Sayfa Alıntısı =>
------------------------------------
Trump Yahudileri Nasıl Kullanıyor

Terörizm ve antisemitizmi ortadan kaldırmak, sivil giyimli ICE ajanlarının, Filistinli sivillerin öldürülmesi ve aç bırakılması nedeniyle Tufts Üniversitesi’nden İsrail ile bağlantılı şirketlerden yatırımlarını çekmesini isteyen bir gazete yazısını ortaklaşa kaleme alan doktora öğrencisi Rümeysa Öztürk’ü Massachusetts eyaletinin Somerville kentinde bir sokakta gözaltına almalarının sözde gerekçesiydi. İsrail’e yönelik boykot, yaptırım ve yatırım çekme çağrısı yapan uluslararası bir hareket var; ancak Amerika Birleşik Devletleri’nde Başkan Donald Trump, bu tür fikirlerin kamuoyunda tartışılabilme özgürlüğünü bile tehlikeye atıyor. Bu durum, aslında onun ifade özgürlüğüne yönelik daha geniş çaplı saldırısının bir test vakası olarak görülmeli. Ve şu ana kadar, bu test Trump açısından gayet iyi ilerliyor.

Eskidenmiş gibi hissettirse de, 2024 yılında, sağcı bir düşünce kuruluşu olan Heritage Foundation, Amerika’daki “şiddetli derecede İsrail karşıtı, Siyonizm karşıtı ve Amerika karşıtı ‘Filistin yanlısı hareket’” olarak tanımladığı olguyu hedef alarak, “antisemitizmle mücadele için ulusal strateji” adını verdiği bir yol haritası yayımladı. Esasen ve benim eyaletim Massachusetts dahil olmak üzere çeşitli yerlere pazarlanan son derece etkili bir siyasi tiyatro örneği olarak bu vakıf, siyasi muhaliflerini “terörizmin destekçileri” olarak damgaladı. Vakıf ayrıca, kendi gündemine karşı çalışan örgütleri “terörist destek ağı” olarak etiketledi ve kendisini “antisemitizmle mücadele” gibi yüce bir misyonun sahibi olarak sundu — her ne kadar antisemitizmi Yahudi halkına duyulan nefretten ABD-İsrail ittifakına yöneltilen eleştiriye ustaca yeniden tanımlamış olsa da. Başkan Trump, Heritage Foundation’ın bu stratejisini uygulamaya koydu ve daha da ileri gitti.

Bu onun belki de en özgün fikri olabilir. Siyaset bilimci Barnett Rubin’in Eylül ayında söylediği gibi: “Başkan Trump her zaman çok yaratıcı olduğunu ve daha önce kimsenin yapmadığı şeyleri başardığını söyler. Ve şimdi, antisemitizmle mücadele ile meşrulaştırılan faşist bir rejim inşa ediyor. Bunu daha önce kimsenin yapmayı aklına getirdiği bile yoktu.”
------------------------------------
Sağlanan Veriler =>
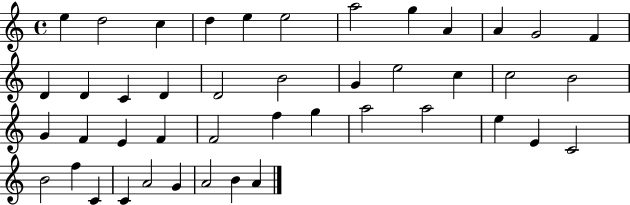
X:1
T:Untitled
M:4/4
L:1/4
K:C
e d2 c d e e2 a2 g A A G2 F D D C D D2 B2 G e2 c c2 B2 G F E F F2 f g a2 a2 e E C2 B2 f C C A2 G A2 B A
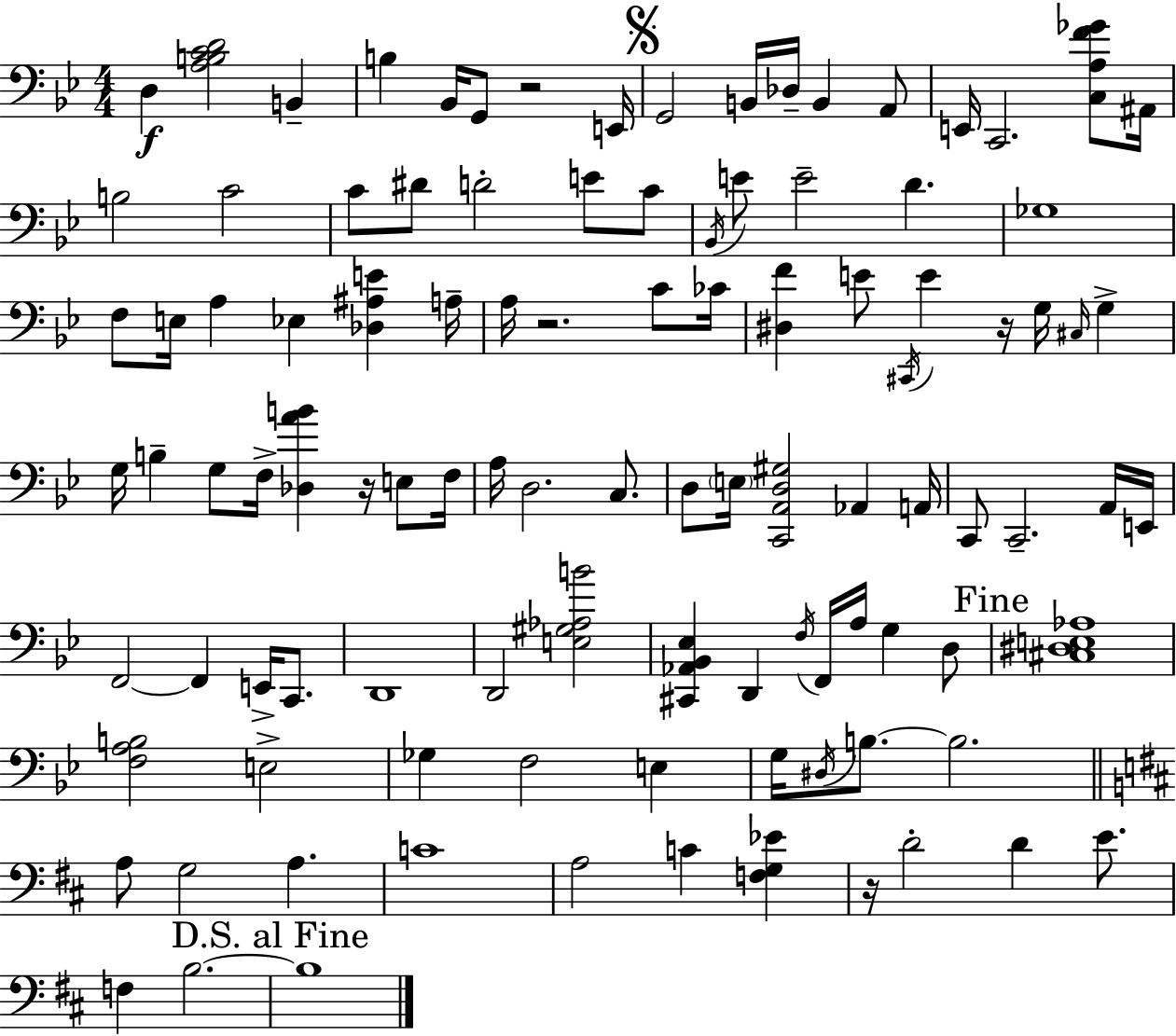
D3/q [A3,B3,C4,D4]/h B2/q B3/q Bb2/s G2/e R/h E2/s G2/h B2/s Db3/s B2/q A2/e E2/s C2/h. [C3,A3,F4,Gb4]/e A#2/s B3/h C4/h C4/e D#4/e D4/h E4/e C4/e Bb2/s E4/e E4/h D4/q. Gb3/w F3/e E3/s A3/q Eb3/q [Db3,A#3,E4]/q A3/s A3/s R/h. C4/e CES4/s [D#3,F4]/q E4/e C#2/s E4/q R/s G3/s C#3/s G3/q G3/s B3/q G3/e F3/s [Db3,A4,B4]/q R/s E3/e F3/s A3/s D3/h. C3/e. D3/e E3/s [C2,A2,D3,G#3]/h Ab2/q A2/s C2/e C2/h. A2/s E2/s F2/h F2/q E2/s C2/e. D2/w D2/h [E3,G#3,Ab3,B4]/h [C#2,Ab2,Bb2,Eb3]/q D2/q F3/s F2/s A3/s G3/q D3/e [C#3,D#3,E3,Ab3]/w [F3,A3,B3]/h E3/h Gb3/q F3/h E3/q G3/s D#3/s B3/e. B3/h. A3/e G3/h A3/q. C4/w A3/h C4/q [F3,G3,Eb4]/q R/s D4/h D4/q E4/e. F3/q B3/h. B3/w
------------------------------------
Yapılacak Alıştırmalar =>
1 - Aşağıdaki ifadelerin Trump’ın Yahudileri kullanışı üzerine yazıyla örtüşüp örtüşmediğini belirtiniz: (a) Rümeysa Öztürk bir yüksek lisans öğrencisidir; (b) Heritage Foundation yol haritasını 2024 yılında yayımlamıştır; (c) Barnett Rubin sözlerini Ekim ayında söylemiştir. Her biri için evet veya hayır deyip yazıdaki belirleyici sözcükleri aynen alıntılayınız.
2 - Trump’ın Yahudileri kullanışı üzerine yazıyı, son cümlenin ardından sürdürünüz.

Yanıtlar =>
1 -
(a) Hayır: “doktora öğrencisi Rümeysa Öztürk’ü”
(b) Evet: “2024 yılında, sağcı bir düşünce kuruluşu olan Heritage Foundation”
(c) Hayır: “Siyaset bilimci Barnett Rubin’in Eylül ayında söylediği gibi”

2 -
Savunma Bakanlığı (Pardon, Savaş Bakanlığı) Dünya Barışını Nasıl Teşvik Ediyor

Çocukken İbranice okuluna gittim ve bugün, orada İsrail ve Filistin hakkında öğrendiklerimi hatırlamaya çalıştığımda, hafızamda çiçeklerle dolu bir çöl görüntüsü ve İsrail Devleti’nin o boş arazide kurulduğuna dair hoş bir anı beliriyor. 1998 yılında ailemle birlikte İsrail’i ziyaret ettim. Kardeşim, Ölü Deniz’e bakan Masada dağ tepesindeki kalede bar mitzvah törenini gerçekleştirdi. Kıskanılacak bir özel okul eğitimi almış olmama rağmen, Nekbe kelimesini yetişkinliğe erişene kadar hiç duymamıştım. Arapça “felaket” anlamına gelen bu kelime, 1948’de İsrail’in kurulması sürecinde 700.000 Filistinlinin yerinden edilmesini ifade eder. Günümüzde Gazze Şeridi’nde yaşayan nüfusun çoğunluğu, Nekbe mültecilerinin torunlarıdır.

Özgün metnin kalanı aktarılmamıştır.